→ Extracted data
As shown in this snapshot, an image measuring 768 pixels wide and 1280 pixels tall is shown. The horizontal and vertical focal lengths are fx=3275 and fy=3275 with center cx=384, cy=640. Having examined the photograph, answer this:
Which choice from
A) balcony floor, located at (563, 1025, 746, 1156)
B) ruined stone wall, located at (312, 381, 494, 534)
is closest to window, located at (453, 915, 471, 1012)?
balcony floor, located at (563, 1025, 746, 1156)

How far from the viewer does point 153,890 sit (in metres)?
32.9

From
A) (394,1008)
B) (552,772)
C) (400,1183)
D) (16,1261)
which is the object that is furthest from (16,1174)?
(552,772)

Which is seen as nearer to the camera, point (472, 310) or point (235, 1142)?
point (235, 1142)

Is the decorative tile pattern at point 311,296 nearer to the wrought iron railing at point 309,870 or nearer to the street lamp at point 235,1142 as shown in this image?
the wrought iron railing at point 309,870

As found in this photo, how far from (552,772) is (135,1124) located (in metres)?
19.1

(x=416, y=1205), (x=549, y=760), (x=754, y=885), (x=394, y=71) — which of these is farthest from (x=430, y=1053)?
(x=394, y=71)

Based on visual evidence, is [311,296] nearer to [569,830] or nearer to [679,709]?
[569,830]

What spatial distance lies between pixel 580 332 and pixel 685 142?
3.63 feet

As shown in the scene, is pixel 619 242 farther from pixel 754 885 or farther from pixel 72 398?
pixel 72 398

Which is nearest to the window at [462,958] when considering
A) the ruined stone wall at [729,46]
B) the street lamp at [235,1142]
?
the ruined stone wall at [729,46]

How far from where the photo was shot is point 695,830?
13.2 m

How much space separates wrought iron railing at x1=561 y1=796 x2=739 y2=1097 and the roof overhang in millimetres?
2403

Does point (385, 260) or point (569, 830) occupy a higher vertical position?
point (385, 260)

→ Instructions for the task
Format every line of the items above as a JSON list of strings, one string per line, and omit the blank lines.

→ Final answer
[
  "As shown in this snapshot, an image measuring 768 pixels wide and 1280 pixels tall is shown. The horizontal and vertical focal lengths are fx=3275 and fy=3275 with center cx=384, cy=640. Having examined the photograph, answer this:",
  "Which choice from",
  "A) balcony floor, located at (563, 1025, 746, 1156)",
  "B) ruined stone wall, located at (312, 381, 494, 534)",
  "is closest to window, located at (453, 915, 471, 1012)?",
  "balcony floor, located at (563, 1025, 746, 1156)",
  "How far from the viewer does point 153,890 sit (in metres)?",
  "32.9",
  "From",
  "A) (394,1008)",
  "B) (552,772)",
  "C) (400,1183)",
  "D) (16,1261)",
  "which is the object that is furthest from (16,1174)?",
  "(552,772)",
  "Which is seen as nearer to the camera, point (472, 310) or point (235, 1142)?",
  "point (235, 1142)",
  "Is the decorative tile pattern at point 311,296 nearer to the wrought iron railing at point 309,870 or nearer to the street lamp at point 235,1142 as shown in this image?",
  "the wrought iron railing at point 309,870",
  "As found in this photo, how far from (552,772) is (135,1124) located (in metres)?",
  "19.1",
  "(x=416, y=1205), (x=549, y=760), (x=754, y=885), (x=394, y=71) — which of these is farthest from (x=430, y=1053)?",
  "(x=394, y=71)",
  "Based on visual evidence, is [311,296] nearer to [569,830] or nearer to [679,709]?",
  "[569,830]",
  "What spatial distance lies between pixel 580 332 and pixel 685 142?",
  "3.63 feet",
  "As shown in the scene, is pixel 619 242 farther from pixel 754 885 or farther from pixel 72 398?",
  "pixel 72 398",
  "Which is nearest to the window at [462,958] when considering",
  "A) the ruined stone wall at [729,46]",
  "B) the street lamp at [235,1142]",
  "?",
  "the ruined stone wall at [729,46]",
  "How far from where the photo was shot is point 695,830?",
  "13.2 m",
  "How much space separates wrought iron railing at x1=561 y1=796 x2=739 y2=1097 and the roof overhang in millimetres?",
  "2403",
  "Does point (385, 260) or point (569, 830) occupy a higher vertical position?",
  "point (385, 260)"
]